Available data.
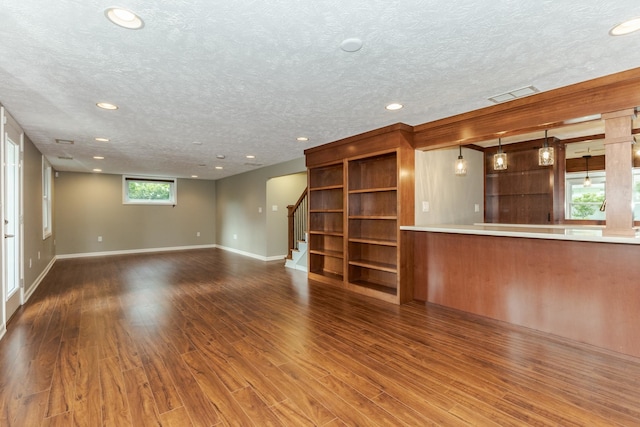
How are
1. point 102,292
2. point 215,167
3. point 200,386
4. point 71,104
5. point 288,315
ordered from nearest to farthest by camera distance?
point 200,386, point 71,104, point 288,315, point 102,292, point 215,167

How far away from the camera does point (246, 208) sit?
802cm

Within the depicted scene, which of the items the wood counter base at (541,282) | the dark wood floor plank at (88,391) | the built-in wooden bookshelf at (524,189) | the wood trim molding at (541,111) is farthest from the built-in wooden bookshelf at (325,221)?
the dark wood floor plank at (88,391)

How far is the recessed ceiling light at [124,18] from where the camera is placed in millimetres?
1547

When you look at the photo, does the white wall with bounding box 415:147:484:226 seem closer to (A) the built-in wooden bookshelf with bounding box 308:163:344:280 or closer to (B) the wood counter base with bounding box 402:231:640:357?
(B) the wood counter base with bounding box 402:231:640:357

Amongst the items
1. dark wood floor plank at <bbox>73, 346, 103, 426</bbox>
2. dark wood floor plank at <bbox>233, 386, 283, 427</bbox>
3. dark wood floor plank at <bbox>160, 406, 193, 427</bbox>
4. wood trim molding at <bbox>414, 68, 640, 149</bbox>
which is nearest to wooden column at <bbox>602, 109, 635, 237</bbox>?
wood trim molding at <bbox>414, 68, 640, 149</bbox>

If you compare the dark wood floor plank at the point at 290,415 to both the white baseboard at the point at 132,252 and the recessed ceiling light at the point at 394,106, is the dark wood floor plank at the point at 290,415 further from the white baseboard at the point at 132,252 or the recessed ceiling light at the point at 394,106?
the white baseboard at the point at 132,252

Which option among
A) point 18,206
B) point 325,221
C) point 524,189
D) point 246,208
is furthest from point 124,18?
point 246,208

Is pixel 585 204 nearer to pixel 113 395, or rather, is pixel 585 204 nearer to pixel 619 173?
pixel 619 173

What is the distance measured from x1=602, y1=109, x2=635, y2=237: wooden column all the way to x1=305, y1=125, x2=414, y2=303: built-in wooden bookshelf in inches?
71.4

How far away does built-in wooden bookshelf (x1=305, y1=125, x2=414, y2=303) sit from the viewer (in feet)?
12.5

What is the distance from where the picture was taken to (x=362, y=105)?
3.01 m

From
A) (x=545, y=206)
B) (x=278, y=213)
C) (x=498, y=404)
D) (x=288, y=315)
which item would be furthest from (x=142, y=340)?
(x=545, y=206)

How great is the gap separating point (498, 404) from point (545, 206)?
415 cm

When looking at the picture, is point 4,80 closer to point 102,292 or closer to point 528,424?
point 102,292
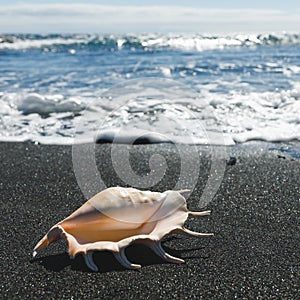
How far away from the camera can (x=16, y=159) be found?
4.07 metres

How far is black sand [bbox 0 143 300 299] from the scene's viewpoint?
194 centimetres

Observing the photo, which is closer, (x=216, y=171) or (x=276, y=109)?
(x=216, y=171)

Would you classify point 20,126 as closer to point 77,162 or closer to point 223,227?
point 77,162

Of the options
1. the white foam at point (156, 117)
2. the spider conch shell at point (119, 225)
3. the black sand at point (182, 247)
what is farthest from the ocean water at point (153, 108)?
the spider conch shell at point (119, 225)

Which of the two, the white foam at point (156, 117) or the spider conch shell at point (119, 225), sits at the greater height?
the spider conch shell at point (119, 225)

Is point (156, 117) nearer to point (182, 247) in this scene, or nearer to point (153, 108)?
point (153, 108)

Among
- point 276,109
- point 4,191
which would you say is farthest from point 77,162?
point 276,109

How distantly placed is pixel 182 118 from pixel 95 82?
408 centimetres

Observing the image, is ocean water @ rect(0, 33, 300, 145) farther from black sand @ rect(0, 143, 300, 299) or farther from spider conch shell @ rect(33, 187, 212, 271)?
spider conch shell @ rect(33, 187, 212, 271)

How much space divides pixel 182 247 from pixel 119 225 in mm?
370

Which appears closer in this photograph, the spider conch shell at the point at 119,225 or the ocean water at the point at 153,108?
the spider conch shell at the point at 119,225

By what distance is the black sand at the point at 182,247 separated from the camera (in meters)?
1.94

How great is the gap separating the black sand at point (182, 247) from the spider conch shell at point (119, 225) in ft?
0.27

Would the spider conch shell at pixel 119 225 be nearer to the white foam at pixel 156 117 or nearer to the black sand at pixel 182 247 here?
the black sand at pixel 182 247
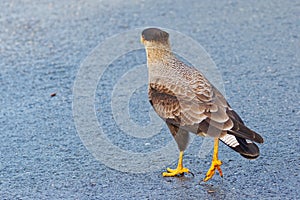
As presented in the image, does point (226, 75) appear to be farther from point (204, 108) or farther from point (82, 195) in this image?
point (82, 195)

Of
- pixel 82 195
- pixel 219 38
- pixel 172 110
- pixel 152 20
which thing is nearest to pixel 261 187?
pixel 172 110

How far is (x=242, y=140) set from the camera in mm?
4582

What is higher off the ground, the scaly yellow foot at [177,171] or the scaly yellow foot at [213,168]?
the scaly yellow foot at [213,168]

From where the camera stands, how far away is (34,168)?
5.10 metres

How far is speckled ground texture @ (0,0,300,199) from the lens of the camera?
4.80 meters

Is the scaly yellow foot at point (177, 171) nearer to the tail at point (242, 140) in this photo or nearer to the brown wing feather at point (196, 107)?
the brown wing feather at point (196, 107)

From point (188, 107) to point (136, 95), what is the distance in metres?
1.72

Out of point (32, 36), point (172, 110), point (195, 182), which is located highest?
point (32, 36)

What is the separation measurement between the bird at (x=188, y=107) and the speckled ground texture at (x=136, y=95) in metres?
0.30

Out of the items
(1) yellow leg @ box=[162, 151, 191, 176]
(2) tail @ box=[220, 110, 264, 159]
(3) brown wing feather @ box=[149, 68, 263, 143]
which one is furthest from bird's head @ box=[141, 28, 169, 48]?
(2) tail @ box=[220, 110, 264, 159]

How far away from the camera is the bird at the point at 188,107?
15.0 feet

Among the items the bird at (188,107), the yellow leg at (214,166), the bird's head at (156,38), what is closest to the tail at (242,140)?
the bird at (188,107)

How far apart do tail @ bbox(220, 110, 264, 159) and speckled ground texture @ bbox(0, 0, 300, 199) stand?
Result: 0.29 metres

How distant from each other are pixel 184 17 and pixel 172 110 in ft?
11.9
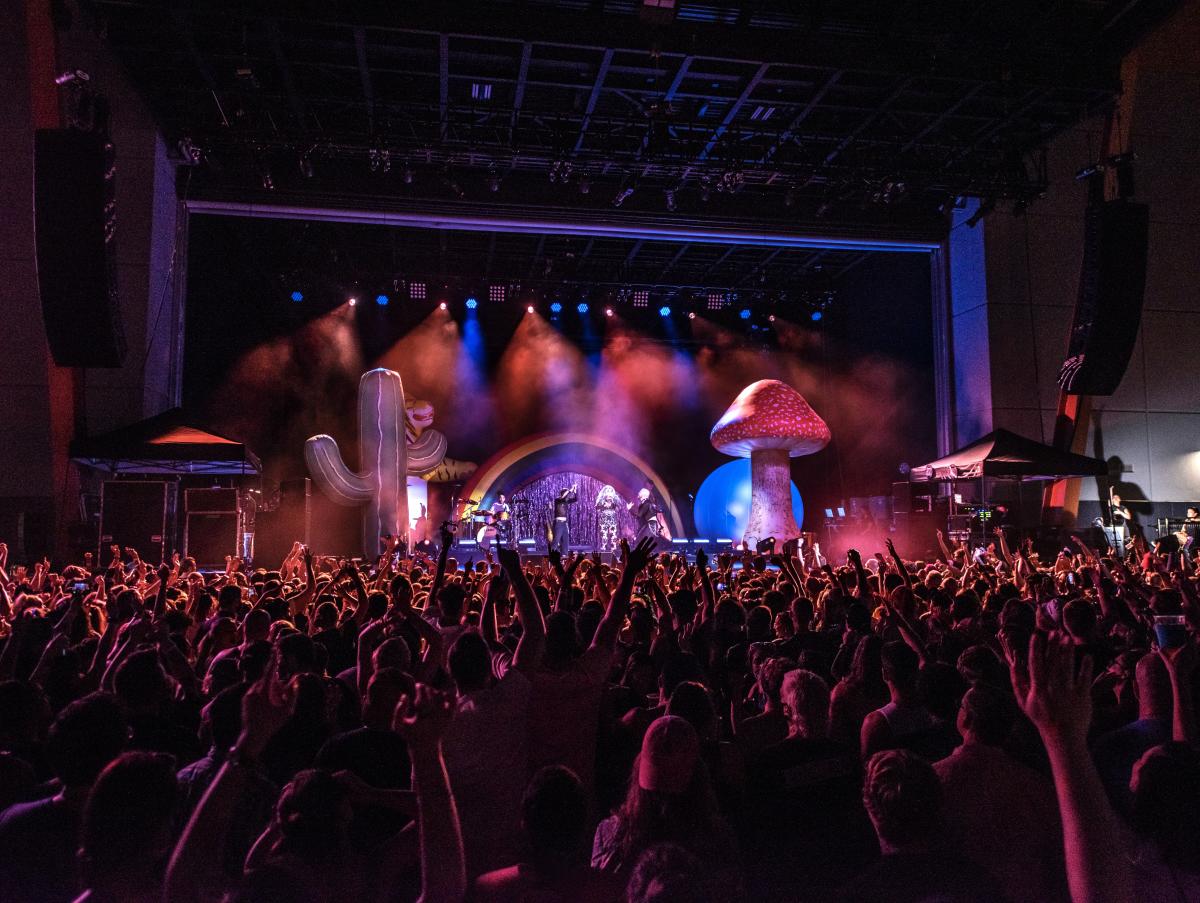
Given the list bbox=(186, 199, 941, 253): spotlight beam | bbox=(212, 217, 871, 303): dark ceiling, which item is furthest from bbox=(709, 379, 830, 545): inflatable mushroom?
bbox=(186, 199, 941, 253): spotlight beam

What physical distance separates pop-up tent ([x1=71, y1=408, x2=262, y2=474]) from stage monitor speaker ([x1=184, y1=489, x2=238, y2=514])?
437 millimetres

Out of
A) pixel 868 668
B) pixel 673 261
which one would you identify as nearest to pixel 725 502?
pixel 673 261

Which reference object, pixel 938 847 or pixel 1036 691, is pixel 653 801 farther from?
pixel 1036 691

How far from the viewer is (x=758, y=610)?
→ 5.55m

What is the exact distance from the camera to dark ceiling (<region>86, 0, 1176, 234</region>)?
12906 mm

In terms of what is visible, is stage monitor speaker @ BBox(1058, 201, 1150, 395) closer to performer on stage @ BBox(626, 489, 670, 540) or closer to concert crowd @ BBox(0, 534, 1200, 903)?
concert crowd @ BBox(0, 534, 1200, 903)

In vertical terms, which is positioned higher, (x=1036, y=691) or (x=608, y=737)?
(x=1036, y=691)

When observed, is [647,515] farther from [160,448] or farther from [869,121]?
[160,448]

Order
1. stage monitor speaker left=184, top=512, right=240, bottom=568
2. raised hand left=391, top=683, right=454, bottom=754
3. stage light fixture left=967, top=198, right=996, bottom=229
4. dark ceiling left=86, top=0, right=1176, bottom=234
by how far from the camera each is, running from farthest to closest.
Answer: stage light fixture left=967, top=198, right=996, bottom=229 < stage monitor speaker left=184, top=512, right=240, bottom=568 < dark ceiling left=86, top=0, right=1176, bottom=234 < raised hand left=391, top=683, right=454, bottom=754

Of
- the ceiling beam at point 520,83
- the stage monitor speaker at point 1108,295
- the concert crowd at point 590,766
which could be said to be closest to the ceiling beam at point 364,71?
the ceiling beam at point 520,83

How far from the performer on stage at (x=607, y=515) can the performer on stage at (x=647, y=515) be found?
0.45 meters

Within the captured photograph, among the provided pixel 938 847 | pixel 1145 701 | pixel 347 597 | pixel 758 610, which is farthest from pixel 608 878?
pixel 347 597

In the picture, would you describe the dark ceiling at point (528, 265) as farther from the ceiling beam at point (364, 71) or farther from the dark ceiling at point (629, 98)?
the ceiling beam at point (364, 71)

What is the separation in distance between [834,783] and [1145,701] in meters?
1.14
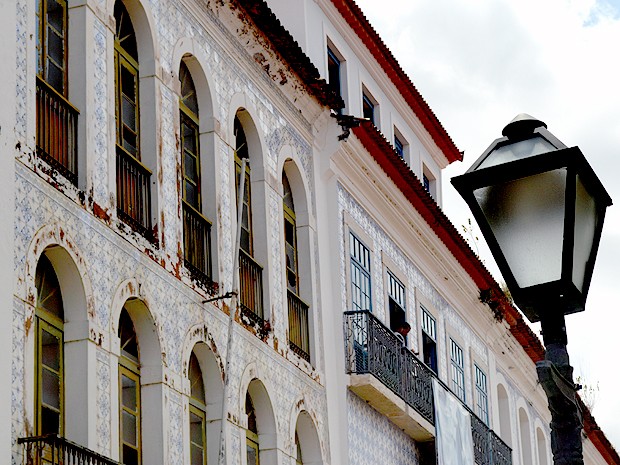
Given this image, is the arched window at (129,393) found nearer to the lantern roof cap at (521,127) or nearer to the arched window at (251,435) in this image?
the arched window at (251,435)

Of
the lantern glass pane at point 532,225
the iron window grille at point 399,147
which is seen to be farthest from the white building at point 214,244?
the lantern glass pane at point 532,225

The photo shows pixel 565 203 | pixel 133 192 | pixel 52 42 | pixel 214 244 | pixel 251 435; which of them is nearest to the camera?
pixel 565 203

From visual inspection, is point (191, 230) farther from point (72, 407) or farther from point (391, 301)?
point (391, 301)

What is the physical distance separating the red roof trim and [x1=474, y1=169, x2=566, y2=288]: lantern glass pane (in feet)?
50.0

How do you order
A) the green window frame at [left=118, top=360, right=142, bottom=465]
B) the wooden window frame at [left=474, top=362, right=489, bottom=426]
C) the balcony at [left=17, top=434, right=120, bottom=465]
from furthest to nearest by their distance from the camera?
the wooden window frame at [left=474, top=362, right=489, bottom=426]
the green window frame at [left=118, top=360, right=142, bottom=465]
the balcony at [left=17, top=434, right=120, bottom=465]

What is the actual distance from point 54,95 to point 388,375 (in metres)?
8.44

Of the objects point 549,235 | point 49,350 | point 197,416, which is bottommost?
point 549,235

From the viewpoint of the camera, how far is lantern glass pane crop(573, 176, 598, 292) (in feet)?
19.0

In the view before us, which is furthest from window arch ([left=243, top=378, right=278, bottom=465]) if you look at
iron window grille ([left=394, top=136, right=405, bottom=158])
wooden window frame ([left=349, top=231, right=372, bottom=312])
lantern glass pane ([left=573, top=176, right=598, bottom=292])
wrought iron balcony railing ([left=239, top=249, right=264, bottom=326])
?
lantern glass pane ([left=573, top=176, right=598, bottom=292])

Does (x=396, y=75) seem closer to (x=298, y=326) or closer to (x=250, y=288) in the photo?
(x=298, y=326)

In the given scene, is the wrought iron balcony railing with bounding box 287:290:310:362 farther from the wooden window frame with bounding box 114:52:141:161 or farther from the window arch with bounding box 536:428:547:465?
the window arch with bounding box 536:428:547:465

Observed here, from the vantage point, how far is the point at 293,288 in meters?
17.8

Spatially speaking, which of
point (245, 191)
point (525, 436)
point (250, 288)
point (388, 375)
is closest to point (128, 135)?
point (250, 288)

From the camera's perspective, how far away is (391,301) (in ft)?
69.7
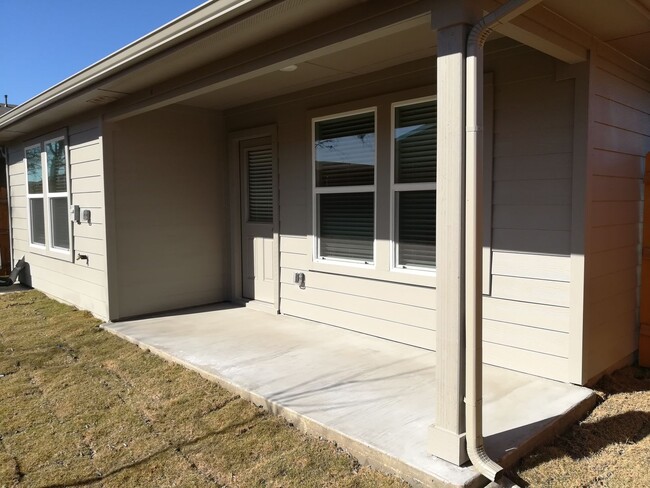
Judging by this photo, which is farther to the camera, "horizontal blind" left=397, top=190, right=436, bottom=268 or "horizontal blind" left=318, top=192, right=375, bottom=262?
"horizontal blind" left=318, top=192, right=375, bottom=262

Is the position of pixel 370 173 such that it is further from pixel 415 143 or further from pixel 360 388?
pixel 360 388

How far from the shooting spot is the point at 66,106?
5.57 metres

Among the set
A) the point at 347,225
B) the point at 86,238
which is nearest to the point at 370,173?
the point at 347,225

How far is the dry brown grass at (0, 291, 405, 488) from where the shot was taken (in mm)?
2525

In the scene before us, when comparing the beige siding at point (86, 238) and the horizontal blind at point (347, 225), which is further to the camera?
the beige siding at point (86, 238)

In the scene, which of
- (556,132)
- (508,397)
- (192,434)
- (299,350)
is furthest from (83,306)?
(556,132)

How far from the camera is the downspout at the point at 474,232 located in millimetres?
2271

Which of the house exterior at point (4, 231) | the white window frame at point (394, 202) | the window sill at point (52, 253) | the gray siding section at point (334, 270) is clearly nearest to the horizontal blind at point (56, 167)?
the window sill at point (52, 253)

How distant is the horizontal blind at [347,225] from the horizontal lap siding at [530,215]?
4.25ft

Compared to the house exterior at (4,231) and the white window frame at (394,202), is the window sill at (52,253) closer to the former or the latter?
the house exterior at (4,231)

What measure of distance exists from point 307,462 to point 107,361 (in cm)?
246

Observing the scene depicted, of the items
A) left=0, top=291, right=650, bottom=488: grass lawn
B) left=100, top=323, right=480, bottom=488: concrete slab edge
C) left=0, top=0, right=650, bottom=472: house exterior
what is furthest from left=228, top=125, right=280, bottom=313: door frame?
left=100, top=323, right=480, bottom=488: concrete slab edge

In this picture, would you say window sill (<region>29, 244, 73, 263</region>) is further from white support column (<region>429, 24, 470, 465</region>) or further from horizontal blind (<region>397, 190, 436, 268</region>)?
white support column (<region>429, 24, 470, 465</region>)

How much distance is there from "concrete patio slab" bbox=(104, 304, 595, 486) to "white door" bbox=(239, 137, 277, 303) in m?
0.85
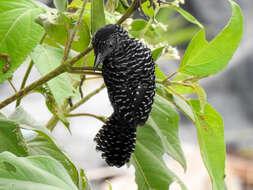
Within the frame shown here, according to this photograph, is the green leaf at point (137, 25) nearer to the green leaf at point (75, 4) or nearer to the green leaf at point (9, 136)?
the green leaf at point (75, 4)

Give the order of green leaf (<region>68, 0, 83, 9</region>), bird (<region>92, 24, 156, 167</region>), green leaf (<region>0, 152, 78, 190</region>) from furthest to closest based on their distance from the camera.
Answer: green leaf (<region>68, 0, 83, 9</region>) → bird (<region>92, 24, 156, 167</region>) → green leaf (<region>0, 152, 78, 190</region>)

What this task involves. Reproduce the data verbatim from the line containing "How far away from the camera is" through the line containing "Answer: stage light", including both of those lines. Leave out any pictures.

Final result.
How far away from the camera is the bird at the point at 188,107?
15.0 feet

Among the items the bird at (188,107), the yellow leg at (214,166), the bird's head at (156,38), what is closest to the tail at (242,140)?
the bird at (188,107)

How far apart do tail @ bbox(220, 110, 264, 159) and speckled ground texture @ bbox(0, 0, 300, 199) stand?
Result: 0.29 metres

How distant from each other are pixel 184 17 and pixel 172 110 in ft?
11.9
Given the list bbox=(186, 199, 941, 253): spotlight beam | bbox=(212, 217, 871, 303): dark ceiling, which item is furthest from bbox=(709, 379, 830, 545): inflatable mushroom?
bbox=(186, 199, 941, 253): spotlight beam

What physical distance separates pop-up tent ([x1=71, y1=408, x2=262, y2=474]) from stage monitor speaker ([x1=184, y1=489, x2=238, y2=514])?
437 millimetres

Out of
A) pixel 868 668
B) pixel 673 261
which one would you identify as nearest to pixel 725 502?
pixel 673 261

Which reference object, pixel 938 847 or pixel 1036 691, is pixel 653 801 farther from?
pixel 1036 691

How far from the viewer is (x=758, y=610)?
→ 5.55m

What is the exact distance from the camera to dark ceiling (<region>86, 0, 1176, 234</region>)?
12906 mm

In terms of what is visible, is stage monitor speaker @ BBox(1058, 201, 1150, 395) closer to performer on stage @ BBox(626, 489, 670, 540) or closer to concert crowd @ BBox(0, 534, 1200, 903)?
concert crowd @ BBox(0, 534, 1200, 903)

In vertical terms, which is positioned higher, (x=1036, y=691) or (x=608, y=737)?
(x=1036, y=691)

When observed, is [647,515] farther from [160,448] or farther from [869,121]?
[160,448]

Order
1. stage monitor speaker left=184, top=512, right=240, bottom=568
2. raised hand left=391, top=683, right=454, bottom=754
3. stage light fixture left=967, top=198, right=996, bottom=229
4. dark ceiling left=86, top=0, right=1176, bottom=234
by how far from the camera each is, running from farthest to closest.
Answer: stage light fixture left=967, top=198, right=996, bottom=229 < stage monitor speaker left=184, top=512, right=240, bottom=568 < dark ceiling left=86, top=0, right=1176, bottom=234 < raised hand left=391, top=683, right=454, bottom=754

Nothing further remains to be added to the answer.